### TASK INPUT
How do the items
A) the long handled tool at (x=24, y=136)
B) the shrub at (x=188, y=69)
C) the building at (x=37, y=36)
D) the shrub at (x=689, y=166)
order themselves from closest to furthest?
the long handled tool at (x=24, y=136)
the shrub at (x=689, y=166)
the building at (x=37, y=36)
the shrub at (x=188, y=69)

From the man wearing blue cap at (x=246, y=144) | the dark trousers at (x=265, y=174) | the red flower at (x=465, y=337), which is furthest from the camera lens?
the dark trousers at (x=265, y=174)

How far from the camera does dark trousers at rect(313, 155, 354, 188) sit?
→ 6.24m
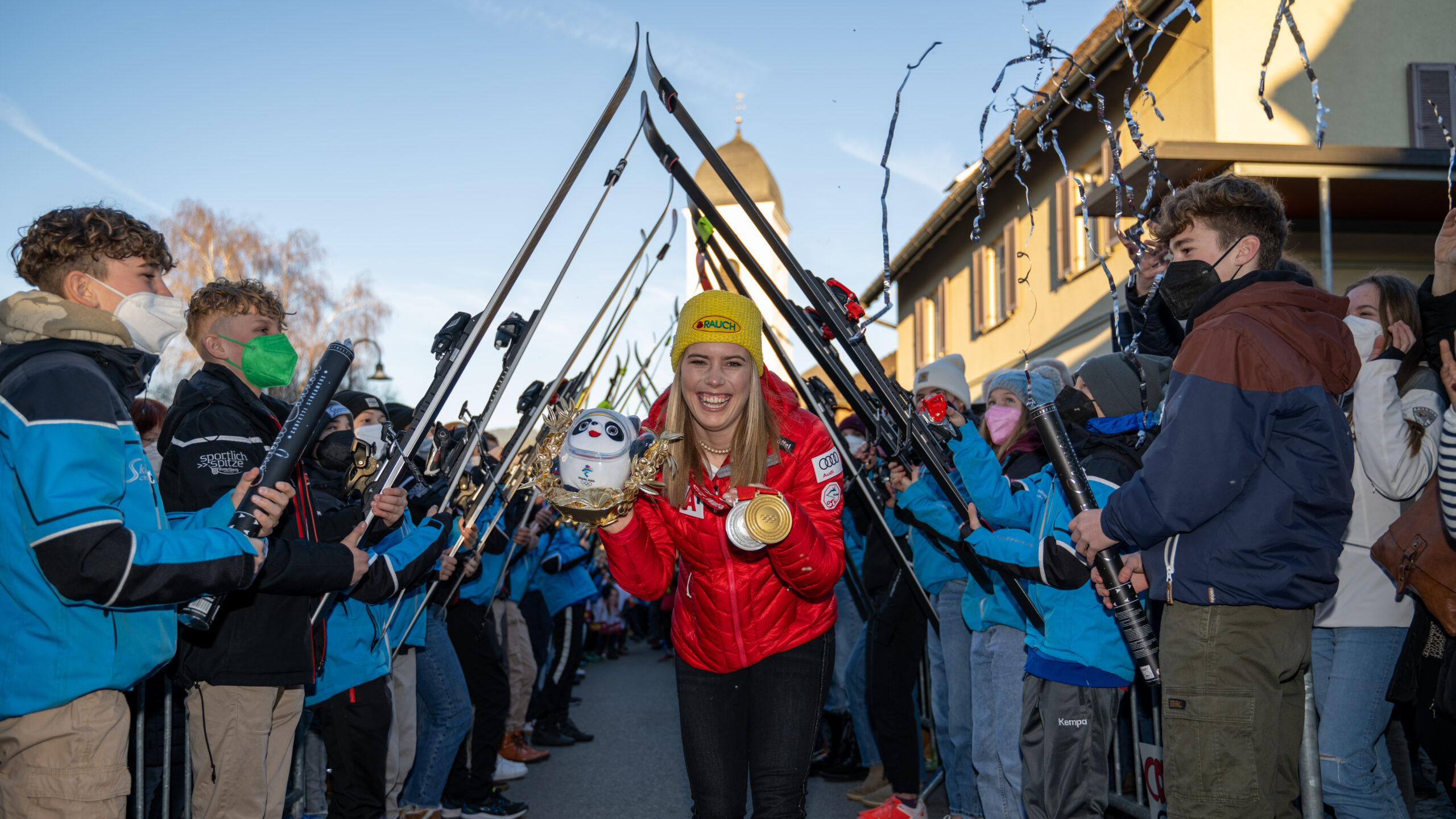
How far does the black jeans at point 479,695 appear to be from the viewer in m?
5.72

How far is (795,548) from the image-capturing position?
2.73 m

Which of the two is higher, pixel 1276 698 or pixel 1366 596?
pixel 1366 596

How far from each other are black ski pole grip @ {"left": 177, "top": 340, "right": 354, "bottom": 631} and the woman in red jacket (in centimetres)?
91

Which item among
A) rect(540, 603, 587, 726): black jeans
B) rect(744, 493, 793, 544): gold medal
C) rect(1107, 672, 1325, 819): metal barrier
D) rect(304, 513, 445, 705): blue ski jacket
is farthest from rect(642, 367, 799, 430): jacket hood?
rect(540, 603, 587, 726): black jeans

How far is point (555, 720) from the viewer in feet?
26.7

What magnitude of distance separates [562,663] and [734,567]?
18.8ft

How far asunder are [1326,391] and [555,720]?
6753mm

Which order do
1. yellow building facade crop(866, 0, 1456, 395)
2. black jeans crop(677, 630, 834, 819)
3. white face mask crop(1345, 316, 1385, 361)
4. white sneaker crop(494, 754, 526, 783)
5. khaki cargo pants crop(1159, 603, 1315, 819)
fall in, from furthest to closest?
1. yellow building facade crop(866, 0, 1456, 395)
2. white sneaker crop(494, 754, 526, 783)
3. white face mask crop(1345, 316, 1385, 361)
4. black jeans crop(677, 630, 834, 819)
5. khaki cargo pants crop(1159, 603, 1315, 819)

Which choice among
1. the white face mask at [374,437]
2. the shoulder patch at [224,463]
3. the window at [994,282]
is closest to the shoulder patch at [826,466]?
the shoulder patch at [224,463]

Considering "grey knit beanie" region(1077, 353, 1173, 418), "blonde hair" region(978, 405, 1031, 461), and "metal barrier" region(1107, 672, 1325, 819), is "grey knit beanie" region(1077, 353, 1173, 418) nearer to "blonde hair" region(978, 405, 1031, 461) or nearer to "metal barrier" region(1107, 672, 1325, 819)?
"blonde hair" region(978, 405, 1031, 461)

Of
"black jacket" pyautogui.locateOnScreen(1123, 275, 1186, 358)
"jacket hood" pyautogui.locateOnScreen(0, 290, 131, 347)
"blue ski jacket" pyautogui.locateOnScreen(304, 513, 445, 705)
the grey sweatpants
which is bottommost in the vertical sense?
the grey sweatpants

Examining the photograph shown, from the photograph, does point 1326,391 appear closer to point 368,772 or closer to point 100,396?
point 100,396

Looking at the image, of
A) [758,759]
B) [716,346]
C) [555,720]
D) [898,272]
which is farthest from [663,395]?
[898,272]

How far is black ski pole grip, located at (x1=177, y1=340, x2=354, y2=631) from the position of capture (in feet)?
8.81
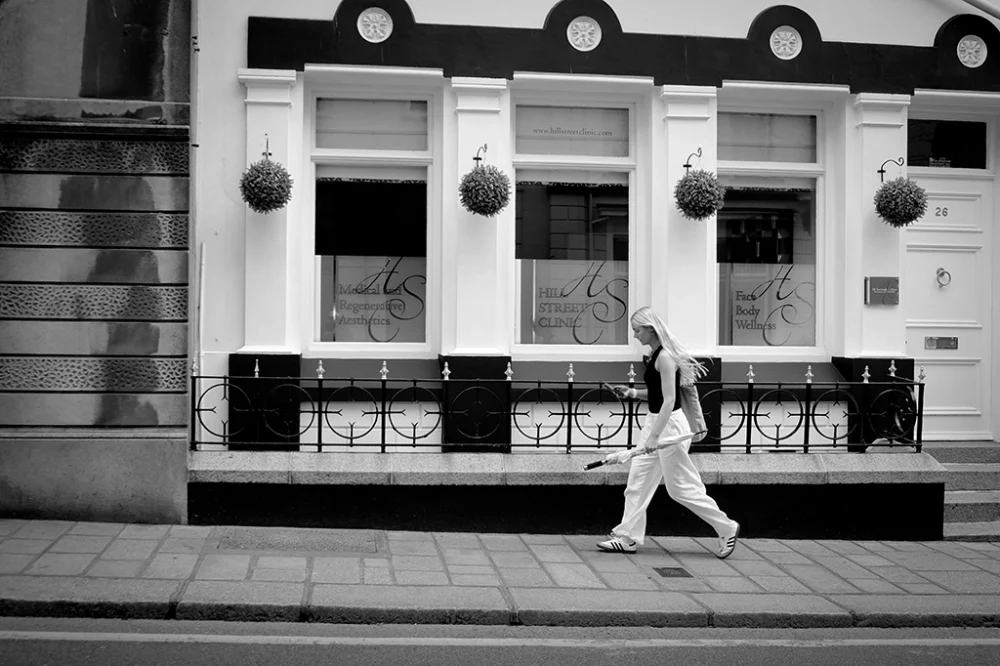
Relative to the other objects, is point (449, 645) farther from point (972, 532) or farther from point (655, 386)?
point (972, 532)

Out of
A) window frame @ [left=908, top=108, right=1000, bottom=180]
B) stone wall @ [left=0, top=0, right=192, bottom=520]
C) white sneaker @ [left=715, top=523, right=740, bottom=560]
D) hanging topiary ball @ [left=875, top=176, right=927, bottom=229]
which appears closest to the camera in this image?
white sneaker @ [left=715, top=523, right=740, bottom=560]

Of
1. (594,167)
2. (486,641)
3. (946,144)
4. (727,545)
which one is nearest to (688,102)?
(594,167)

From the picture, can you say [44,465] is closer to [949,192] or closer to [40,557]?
[40,557]

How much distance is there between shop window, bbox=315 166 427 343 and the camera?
10.8 meters

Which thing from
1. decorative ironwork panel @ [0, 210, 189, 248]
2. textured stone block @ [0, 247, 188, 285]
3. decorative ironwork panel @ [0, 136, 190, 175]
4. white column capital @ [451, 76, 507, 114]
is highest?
white column capital @ [451, 76, 507, 114]

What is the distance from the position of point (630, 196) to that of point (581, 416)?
2457 mm

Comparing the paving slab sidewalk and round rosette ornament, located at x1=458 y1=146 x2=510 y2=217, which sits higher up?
round rosette ornament, located at x1=458 y1=146 x2=510 y2=217

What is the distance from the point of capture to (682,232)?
10750 millimetres

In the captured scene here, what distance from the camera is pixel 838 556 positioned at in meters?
9.25

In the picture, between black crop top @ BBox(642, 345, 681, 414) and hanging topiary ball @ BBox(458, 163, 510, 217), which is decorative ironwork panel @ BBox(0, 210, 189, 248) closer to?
hanging topiary ball @ BBox(458, 163, 510, 217)

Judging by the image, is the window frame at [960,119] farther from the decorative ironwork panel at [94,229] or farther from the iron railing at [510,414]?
the decorative ironwork panel at [94,229]

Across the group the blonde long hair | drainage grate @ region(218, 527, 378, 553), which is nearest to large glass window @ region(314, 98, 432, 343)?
drainage grate @ region(218, 527, 378, 553)

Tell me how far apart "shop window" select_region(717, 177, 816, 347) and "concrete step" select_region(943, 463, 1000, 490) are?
1.95 metres

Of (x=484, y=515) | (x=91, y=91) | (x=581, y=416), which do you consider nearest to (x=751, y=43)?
(x=581, y=416)
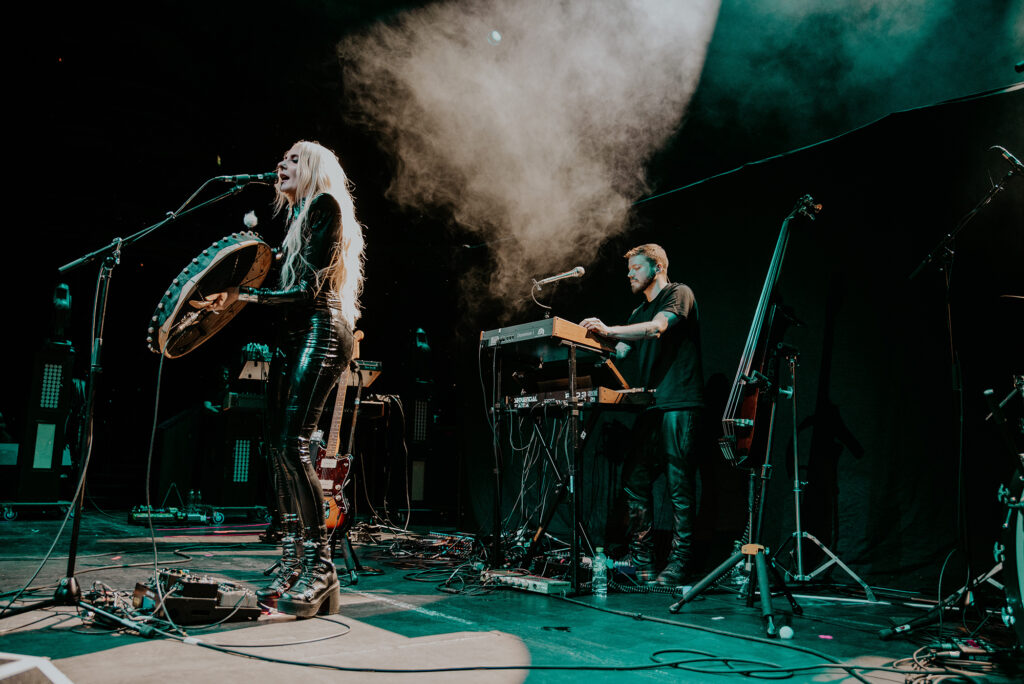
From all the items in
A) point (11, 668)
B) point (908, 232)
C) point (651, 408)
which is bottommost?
point (11, 668)

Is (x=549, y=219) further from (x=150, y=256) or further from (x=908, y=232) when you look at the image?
(x=150, y=256)

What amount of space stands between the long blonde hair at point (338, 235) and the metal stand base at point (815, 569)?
323cm

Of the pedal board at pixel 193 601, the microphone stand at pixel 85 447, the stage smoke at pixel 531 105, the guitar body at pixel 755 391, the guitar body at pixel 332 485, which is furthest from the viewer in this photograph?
the stage smoke at pixel 531 105

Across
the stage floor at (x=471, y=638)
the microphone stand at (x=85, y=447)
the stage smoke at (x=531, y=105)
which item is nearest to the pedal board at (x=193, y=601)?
the stage floor at (x=471, y=638)

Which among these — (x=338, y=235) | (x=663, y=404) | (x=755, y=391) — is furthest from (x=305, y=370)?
(x=663, y=404)

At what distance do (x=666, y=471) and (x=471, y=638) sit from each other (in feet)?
7.23

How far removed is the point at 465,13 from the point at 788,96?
2.97 meters

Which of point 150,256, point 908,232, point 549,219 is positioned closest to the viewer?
point 908,232

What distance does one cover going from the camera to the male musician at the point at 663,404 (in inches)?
176

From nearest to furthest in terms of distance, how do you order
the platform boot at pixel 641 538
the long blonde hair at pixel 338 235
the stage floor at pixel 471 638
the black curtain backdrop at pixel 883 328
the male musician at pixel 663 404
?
the stage floor at pixel 471 638 → the long blonde hair at pixel 338 235 → the black curtain backdrop at pixel 883 328 → the male musician at pixel 663 404 → the platform boot at pixel 641 538

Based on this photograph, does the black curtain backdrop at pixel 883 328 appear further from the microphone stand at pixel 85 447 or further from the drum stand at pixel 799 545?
the microphone stand at pixel 85 447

### EXERCISE OBJECTIVE
Swap every "asunder" in the material above for "apart" and keep everything else the same. Leave the pictures out of your answer.

### RESULT OF THE EXERCISE
How do the items
A) the long handled tool at (x=24, y=136)
B) the shrub at (x=188, y=69)
C) the building at (x=37, y=36)
D) the shrub at (x=689, y=166)
order themselves from closest to furthest?
the long handled tool at (x=24, y=136)
the shrub at (x=689, y=166)
the building at (x=37, y=36)
the shrub at (x=188, y=69)

From the man wearing blue cap at (x=246, y=144) | the dark trousers at (x=265, y=174) | the red flower at (x=465, y=337), which is furthest from the camera lens?
the dark trousers at (x=265, y=174)

How far from the camera does dark trousers at rect(313, 155, 354, 188) sit?
→ 6.24m
How far does the black jeans at point 479,695 appear to be from the viewer in m?
5.72

How far is (795,548) from the image-capturing position?
2.73 m

Which of the two is higher, pixel 1276 698 or pixel 1366 596?
pixel 1366 596

How far from each other are black ski pole grip @ {"left": 177, "top": 340, "right": 354, "bottom": 631} and the woman in red jacket (in centimetres)?
91

Which item among
A) rect(540, 603, 587, 726): black jeans
B) rect(744, 493, 793, 544): gold medal
C) rect(1107, 672, 1325, 819): metal barrier
D) rect(304, 513, 445, 705): blue ski jacket
is farthest from rect(642, 367, 799, 430): jacket hood?
rect(540, 603, 587, 726): black jeans

How far is point (555, 720) from the viewer in feet?
26.7

What magnitude of distance separates [562,663] and [734,567]?
18.8ft

How far apart are [1326,391] and [555,720]?
6753mm

Which order do
1. yellow building facade crop(866, 0, 1456, 395)
2. black jeans crop(677, 630, 834, 819)
3. white face mask crop(1345, 316, 1385, 361)
4. white sneaker crop(494, 754, 526, 783)
5. khaki cargo pants crop(1159, 603, 1315, 819)
fall in, from furthest to closest?
1. yellow building facade crop(866, 0, 1456, 395)
2. white sneaker crop(494, 754, 526, 783)
3. white face mask crop(1345, 316, 1385, 361)
4. black jeans crop(677, 630, 834, 819)
5. khaki cargo pants crop(1159, 603, 1315, 819)

Which choice among
1. the white face mask at [374,437]
2. the shoulder patch at [224,463]
3. the window at [994,282]
is closest to the shoulder patch at [826,466]?
the shoulder patch at [224,463]

Considering "grey knit beanie" region(1077, 353, 1173, 418), "blonde hair" region(978, 405, 1031, 461), and "metal barrier" region(1107, 672, 1325, 819), is "grey knit beanie" region(1077, 353, 1173, 418) nearer to "blonde hair" region(978, 405, 1031, 461) or nearer to "metal barrier" region(1107, 672, 1325, 819)?
"blonde hair" region(978, 405, 1031, 461)

Of
"black jacket" pyautogui.locateOnScreen(1123, 275, 1186, 358)
"jacket hood" pyautogui.locateOnScreen(0, 290, 131, 347)
"blue ski jacket" pyautogui.locateOnScreen(304, 513, 445, 705)
the grey sweatpants
which is bottommost in the vertical sense?
the grey sweatpants

Examining the photograph shown, from the photograph, does point 1326,391 appear closer to point 368,772 or closer to point 100,396?
point 100,396

Looking at the image, of
A) [758,759]
B) [716,346]
C) [555,720]
D) [898,272]
which is farthest from [663,395]?
[898,272]

How far is black ski pole grip, located at (x1=177, y1=340, x2=354, y2=631) from the position of capture (in feet)?
8.81
Relative to the other objects, is point (449, 645) farther from point (972, 532) or farther from point (655, 386)?
point (972, 532)

Out of
A) window frame @ [left=908, top=108, right=1000, bottom=180]
B) stone wall @ [left=0, top=0, right=192, bottom=520]
C) white sneaker @ [left=715, top=523, right=740, bottom=560]
D) hanging topiary ball @ [left=875, top=176, right=927, bottom=229]
which appears closest to the camera in this image?
white sneaker @ [left=715, top=523, right=740, bottom=560]

Of
1. (594,167)
2. (486,641)
3. (946,144)
4. (727,545)
which one is nearest to (688,102)?
(594,167)

From the picture, can you say [44,465] is closer to [949,192] or closer to [40,557]?
[40,557]

How much distance is there between shop window, bbox=315 166 427 343 and the camera?
10.8 meters

Which thing from
1. decorative ironwork panel @ [0, 210, 189, 248]
2. textured stone block @ [0, 247, 188, 285]
3. decorative ironwork panel @ [0, 136, 190, 175]
4. white column capital @ [451, 76, 507, 114]
is highest?
white column capital @ [451, 76, 507, 114]

What is the distance from the position of point (630, 196) to that of point (581, 416)?
2457 mm

Comparing the paving slab sidewalk and round rosette ornament, located at x1=458 y1=146 x2=510 y2=217, which sits higher up?
round rosette ornament, located at x1=458 y1=146 x2=510 y2=217

What is the distance from the point of capture to (682,232)?
10750 millimetres

In the captured scene here, what distance from the camera is pixel 838 556 positioned at in meters?
9.25

In the picture, between black crop top @ BBox(642, 345, 681, 414) and hanging topiary ball @ BBox(458, 163, 510, 217), which is decorative ironwork panel @ BBox(0, 210, 189, 248) closer to?
hanging topiary ball @ BBox(458, 163, 510, 217)

Judging by the image, is the window frame at [960,119] farther from the decorative ironwork panel at [94,229] or farther from the iron railing at [510,414]?
the decorative ironwork panel at [94,229]

Across the group the blonde long hair | drainage grate @ region(218, 527, 378, 553), which is nearest to large glass window @ region(314, 98, 432, 343)?
drainage grate @ region(218, 527, 378, 553)

Tell me how far apart "shop window" select_region(717, 177, 816, 347) and "concrete step" select_region(943, 463, 1000, 490) are?
1.95 metres

Of (x=484, y=515) | (x=91, y=91) | (x=581, y=416), which do you consider nearest to (x=751, y=43)?
(x=581, y=416)
From all the items in
A) point (11, 668)
B) point (908, 232)
C) point (651, 408)
which is bottommost?
point (11, 668)

Is (x=549, y=219) further from (x=150, y=256) or further from (x=908, y=232) when you look at the image?
(x=150, y=256)

What amount of space stands between the long blonde hair at point (338, 235) and the metal stand base at point (815, 569)?
323cm

Of the pedal board at pixel 193 601, the microphone stand at pixel 85 447, the stage smoke at pixel 531 105, the guitar body at pixel 755 391, the guitar body at pixel 332 485, which is furthest from the viewer in this photograph?
the stage smoke at pixel 531 105

Across
the stage floor at (x=471, y=638)
the microphone stand at (x=85, y=447)
the stage smoke at (x=531, y=105)
which item is nearest to the pedal board at (x=193, y=601)?
the stage floor at (x=471, y=638)

Which among these — (x=338, y=235) | (x=663, y=404) | (x=755, y=391) — is furthest from (x=305, y=370)?
(x=663, y=404)

At what distance do (x=666, y=471) and (x=471, y=638) sit from each other (in feet)?
7.23

How far removed is the point at 465,13 from the point at 788,96?
2.97 meters

Which of point 150,256, point 908,232, point 549,219 is positioned closest to the viewer?
point 908,232

What distance does one cover going from the camera to the male musician at the point at 663,404 (in inches)?
176

From nearest to furthest in terms of distance, how do you order
the platform boot at pixel 641 538
the long blonde hair at pixel 338 235
the stage floor at pixel 471 638
the black curtain backdrop at pixel 883 328
the male musician at pixel 663 404
?
the stage floor at pixel 471 638 → the long blonde hair at pixel 338 235 → the black curtain backdrop at pixel 883 328 → the male musician at pixel 663 404 → the platform boot at pixel 641 538

Based on this photograph, does the black curtain backdrop at pixel 883 328 appear further from the microphone stand at pixel 85 447 or further from the drum stand at pixel 799 545?
the microphone stand at pixel 85 447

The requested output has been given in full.